Full Name
Jim Morrison
Job Title
Senior Engineer
Company
CBC / Radio-canada
Speaker Bio
Jim’s is a senior member of Rogers Sports & Media’s media architect team. Jim’s key accomplishments started with RSM’s successful launch UHD sports coverage in 2016, an industry first for major league sports in Canada.

From there, Jim moved onto assisting with Roger’s on-going foray into all things IP, with an IP based “modernized” broadcast centre with master control, launched in 2018, and more recently with a build out of a new state of art sports production facility that includes 2 new studios, supporting video & audio control rooms, along with corresponding long form edit, Post Audio and PAM facilities, current under construction.
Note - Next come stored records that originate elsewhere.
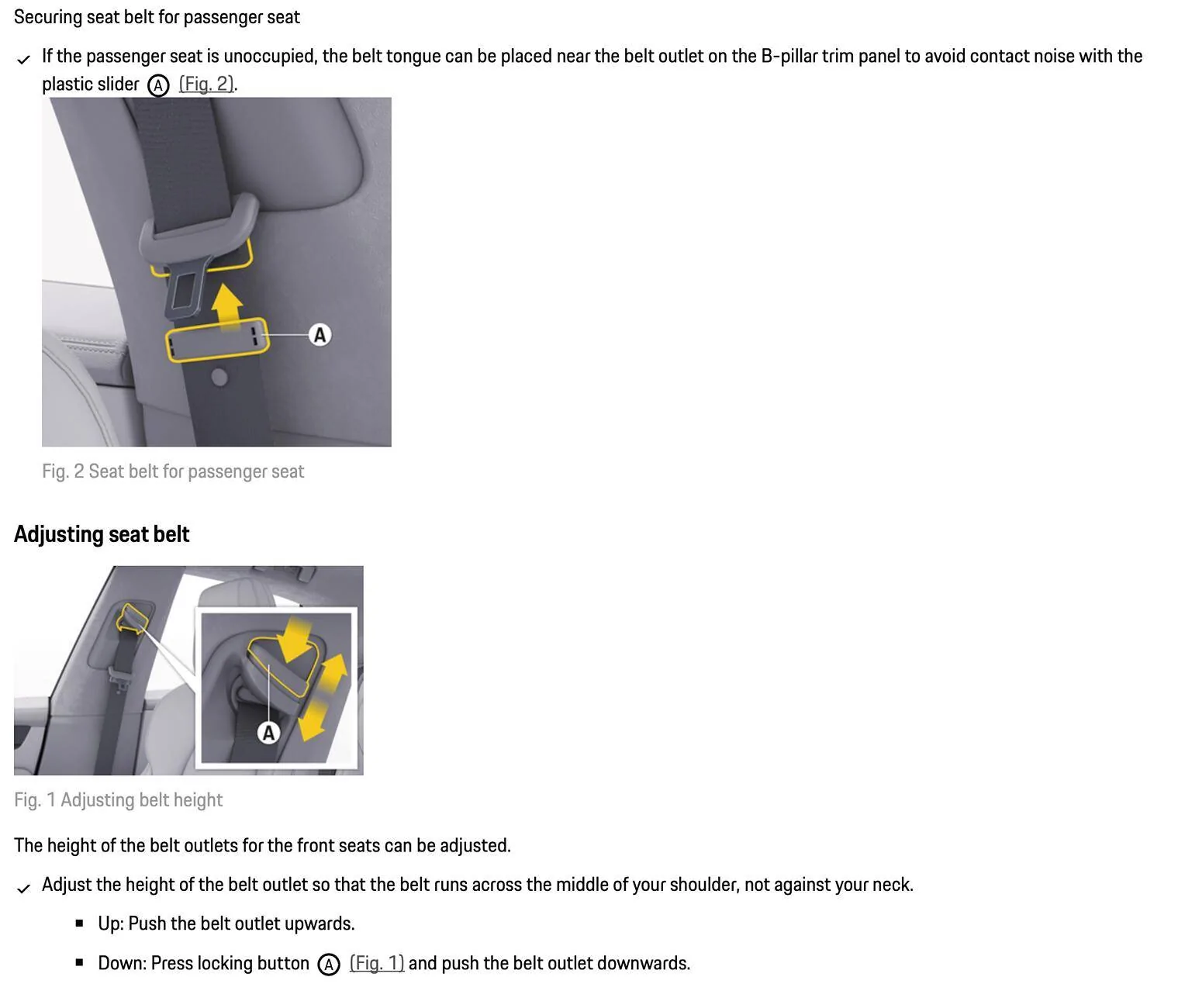 Securing seat belt for passenger seat

✓ If the passenger seat is unoccupied, the belt tongue can be placed near the belt outlet on the B-pillar trim panel to avoid contact noise with the plastic slider Ⓐ (Fig. 2).

A

Fig. 2 Seat belt for passenger seat

Adjusting seat belt

A

Fig. 1 Adjusting belt height

The height of the belt outlets for the front seats can be adjusted.

✓ Adjust the height of the belt outlet so that the belt runs across the middle of your shoulder, not against your neck.

▪ Up: Push the belt outlet upwards.

▪ Down: Press locking button Ⓐ (Fig. 1) and push the belt outlet downwards.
Jim’s was also involved with Roger’s successful deployment of their updated sports news edit system, which was concurrently deployed along with an enterprise MAM as part of RSM’s pivotal Media Supply Chain and Post Modernization project, both of which launched in 2019.
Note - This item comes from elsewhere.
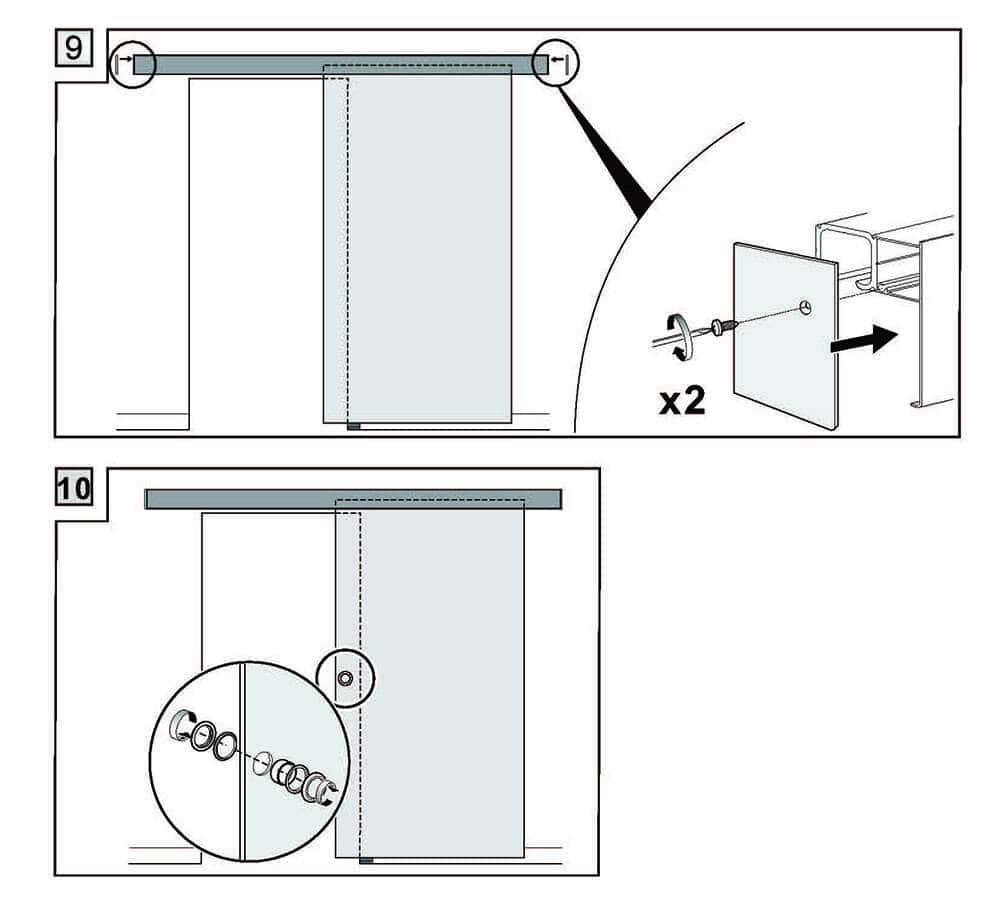 9

x2

10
Jim is actively involved in the review and analysis of the “Industry Trend” and how they can be applied to RSM various business’s with the focus on “all things digital”.

Prior to Rogers, Jim spent 7 years with Bell Media/CTV as Senior Director, TV Engineering, Planning, Projects and Network, which included managing the project groups responsible for capital budgets and deploying all the good stuff needed to make and distribute content.
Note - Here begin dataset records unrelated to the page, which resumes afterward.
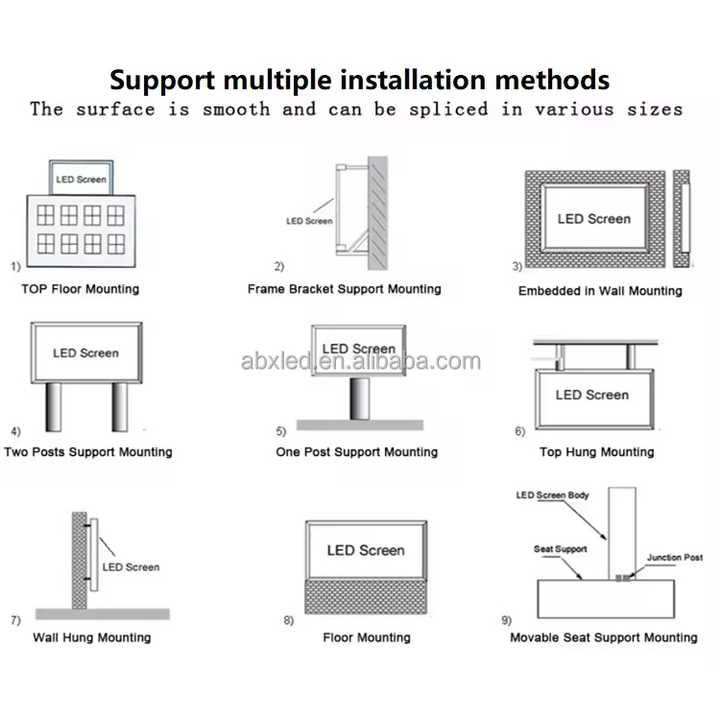 Support multiple installation methods
The surface is smooth and can be spliced in various sizes

LED Screen
1)
TOP Floor Mounting

LED Screen
2)
Frame Bracket Support Mounting

LED Screen
3)
Embedded in Wall Mounting

LED Screen
4)
Two Posts Support Mounting

LED Screen
abxled.en.alibaba.com
5)
One Post Support Mounting

LED Screen
6)
Top Hung Mounting

LED Screen
7)
Wall Hung Mounting

LED Screen
8)
Floor Mounting

LED Screen Body
Seat Support
Junction Post
9)
Movable Seat Support Mounting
Other key past projects include the Vancouver and London Olympics’ broadcast centre and venue builds, and similarly for the Centennial Olympic Games in Atlanta.

Jim is a Professional Engineer, and a member of the SMPTE and the IEEE.
TTC 2021 Speaker Type
Roundtable
Topic and Description
Roundtable Topic: The Future of the Cloud: Where we were, where we are, and where we’re going.

Description: The NAB Show of 2019 felt like the coming out party for “the cloud”, with AWS leading the charge. Cloud platforms seemed poised to be all things to all applications. But in the time since then we have seen competition, specialization, and new threats to infrastructure and networks. If technology maintains its better, faster, cheaper trajectory, what does that mean for the future of the cloud as we know it today? Will it allow niche players to thrive? Or will only the strong survive? Will we build our own “clouds” using open source code and COTS hardware? Could a swing back to on-prem be in the works?